This blog post details some of the games played by Irish children in the earlier part of the 20th century. It is based on information supplied by pupils at Beale National school near Ballybunnion, Co. Kerry in 1938.
‘When boys are going to play a game of cap ball they gather all their caps or hats and they place them in a row in the middle of the floor or near a wall. Then they would get a ball. When all was ready, one boy would stand a good discance away from the caps and he throws the balls into one of the caps and whatever boy the cap belongs to gets the ball and he throws it after the boys that all run away and if he strikes a boy with the ball there is a pebble put into that boy’s cap and if he fails to strike the boy there will be a pebble put into his own cap. The game goes on in this way each boy has 4 or 5 pebbles in his cap and then he gets that number of strokes from each one of the player.
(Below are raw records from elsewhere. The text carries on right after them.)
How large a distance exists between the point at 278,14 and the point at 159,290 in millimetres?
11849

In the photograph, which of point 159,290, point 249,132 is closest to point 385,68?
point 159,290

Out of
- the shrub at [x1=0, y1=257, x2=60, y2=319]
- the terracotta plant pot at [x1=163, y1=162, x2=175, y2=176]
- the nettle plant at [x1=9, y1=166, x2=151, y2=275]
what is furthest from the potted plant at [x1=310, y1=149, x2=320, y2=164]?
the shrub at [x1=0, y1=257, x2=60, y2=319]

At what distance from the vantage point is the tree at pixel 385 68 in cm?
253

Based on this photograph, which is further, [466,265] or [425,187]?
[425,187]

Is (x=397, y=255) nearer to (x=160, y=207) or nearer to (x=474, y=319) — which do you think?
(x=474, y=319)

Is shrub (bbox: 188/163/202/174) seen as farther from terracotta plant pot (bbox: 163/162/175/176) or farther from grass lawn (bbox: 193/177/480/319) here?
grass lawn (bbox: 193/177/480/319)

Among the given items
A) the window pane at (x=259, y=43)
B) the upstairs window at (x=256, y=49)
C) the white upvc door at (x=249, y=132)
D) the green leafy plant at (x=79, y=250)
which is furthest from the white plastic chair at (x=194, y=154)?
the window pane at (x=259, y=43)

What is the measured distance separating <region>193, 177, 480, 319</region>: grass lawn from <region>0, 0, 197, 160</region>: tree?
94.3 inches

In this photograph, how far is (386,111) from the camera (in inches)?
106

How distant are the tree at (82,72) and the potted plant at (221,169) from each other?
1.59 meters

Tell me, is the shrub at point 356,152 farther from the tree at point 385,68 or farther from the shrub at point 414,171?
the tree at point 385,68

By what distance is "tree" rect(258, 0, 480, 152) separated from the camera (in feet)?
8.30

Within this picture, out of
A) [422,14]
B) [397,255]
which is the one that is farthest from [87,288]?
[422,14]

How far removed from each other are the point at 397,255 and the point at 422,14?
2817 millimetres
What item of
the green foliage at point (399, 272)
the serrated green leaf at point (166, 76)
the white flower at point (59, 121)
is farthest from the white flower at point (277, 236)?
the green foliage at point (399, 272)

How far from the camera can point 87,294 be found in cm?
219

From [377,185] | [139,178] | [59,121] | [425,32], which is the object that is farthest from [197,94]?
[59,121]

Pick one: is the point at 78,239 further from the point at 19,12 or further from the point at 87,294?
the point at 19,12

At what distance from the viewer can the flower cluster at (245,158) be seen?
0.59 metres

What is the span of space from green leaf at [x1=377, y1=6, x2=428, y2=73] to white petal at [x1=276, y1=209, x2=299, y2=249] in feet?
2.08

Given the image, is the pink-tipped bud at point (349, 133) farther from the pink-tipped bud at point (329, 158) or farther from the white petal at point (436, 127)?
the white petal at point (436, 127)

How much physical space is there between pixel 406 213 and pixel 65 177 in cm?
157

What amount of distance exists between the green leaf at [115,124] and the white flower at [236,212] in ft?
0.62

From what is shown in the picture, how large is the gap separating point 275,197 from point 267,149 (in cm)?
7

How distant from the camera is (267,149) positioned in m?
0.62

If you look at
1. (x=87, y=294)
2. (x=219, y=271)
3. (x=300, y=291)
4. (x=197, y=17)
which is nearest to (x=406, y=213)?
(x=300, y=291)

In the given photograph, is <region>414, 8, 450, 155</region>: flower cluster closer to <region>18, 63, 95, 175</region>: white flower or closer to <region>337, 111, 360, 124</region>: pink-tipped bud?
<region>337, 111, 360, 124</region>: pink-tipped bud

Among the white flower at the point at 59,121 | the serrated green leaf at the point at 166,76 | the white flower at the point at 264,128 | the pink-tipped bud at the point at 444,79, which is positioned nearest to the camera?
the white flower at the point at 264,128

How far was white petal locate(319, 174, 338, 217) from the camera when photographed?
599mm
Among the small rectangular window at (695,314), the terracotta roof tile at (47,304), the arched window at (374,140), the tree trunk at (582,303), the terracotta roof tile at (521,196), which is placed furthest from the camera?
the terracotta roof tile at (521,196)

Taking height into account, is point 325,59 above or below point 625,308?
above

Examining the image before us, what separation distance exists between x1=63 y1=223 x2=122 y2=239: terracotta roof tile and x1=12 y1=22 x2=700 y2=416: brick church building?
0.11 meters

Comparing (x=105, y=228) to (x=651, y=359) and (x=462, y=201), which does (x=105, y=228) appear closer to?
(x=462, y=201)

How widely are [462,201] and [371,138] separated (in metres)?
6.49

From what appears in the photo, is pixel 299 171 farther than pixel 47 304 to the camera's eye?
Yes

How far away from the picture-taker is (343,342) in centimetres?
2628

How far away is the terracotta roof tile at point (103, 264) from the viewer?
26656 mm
This is a great game, boys take great interest in this game.’
Share of the Ring
‘The way we play the game “Share of the Ring” is one person would get a piece of paper and she would fold it into a small ball, and every one that take share in the game would close in their hands, then the person that would have the ring would share it; when she would have it shared she would ask them “who has the ring” and they would say someone of the group, and if they were wrong they would get a slap and if they were right they would be let go free. The person that would get the ring would again share it among the others. The person that is sharing the ring tries to conceal who gets it. This is the way the game “Share of the Ring” is played until they get tired of it and turn to something else.’
Blind Man’s Bluff
‘First there is a cloth got and it is put around your face so that you cannot see anyone. Then you will have to go around the house and try to catch someone. Then if you catch one that one will have to put the cloth on his eyes. Then he will go and try to catch some other one and in this way the game is carried out. I would like to play this game. This is one of the games that is played indoors.’
These accounts of children’s games games form part of the Schools’ Folklore Collection, a large and important corpus of material, whose compilation occurred between 1937 and 1939. This far-sighted scheme, run by the Irish Folklore Commission, saw over 100,000 schoolchildren collecting local folklore from their parents, grandparents and older members of the community.